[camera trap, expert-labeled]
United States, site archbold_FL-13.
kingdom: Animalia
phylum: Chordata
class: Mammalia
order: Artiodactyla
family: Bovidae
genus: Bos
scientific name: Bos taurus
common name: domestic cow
*****
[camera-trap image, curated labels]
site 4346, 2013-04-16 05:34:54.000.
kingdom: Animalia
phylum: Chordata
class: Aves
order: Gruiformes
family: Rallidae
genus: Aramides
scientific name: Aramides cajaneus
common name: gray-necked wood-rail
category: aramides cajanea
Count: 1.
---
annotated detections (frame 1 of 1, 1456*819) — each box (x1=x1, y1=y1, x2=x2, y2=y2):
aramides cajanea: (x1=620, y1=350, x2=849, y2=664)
*****
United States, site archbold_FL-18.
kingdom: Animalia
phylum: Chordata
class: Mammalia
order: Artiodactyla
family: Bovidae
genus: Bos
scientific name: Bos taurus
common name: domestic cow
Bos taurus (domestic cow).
*****
▸ **WHAT IS EXPECTED**:
Copy each line containing the word "United" from the data.

▸ **YOUR RESPONSE**:
United States, site archbold_FL-13.
United States, site archbold_FL-18.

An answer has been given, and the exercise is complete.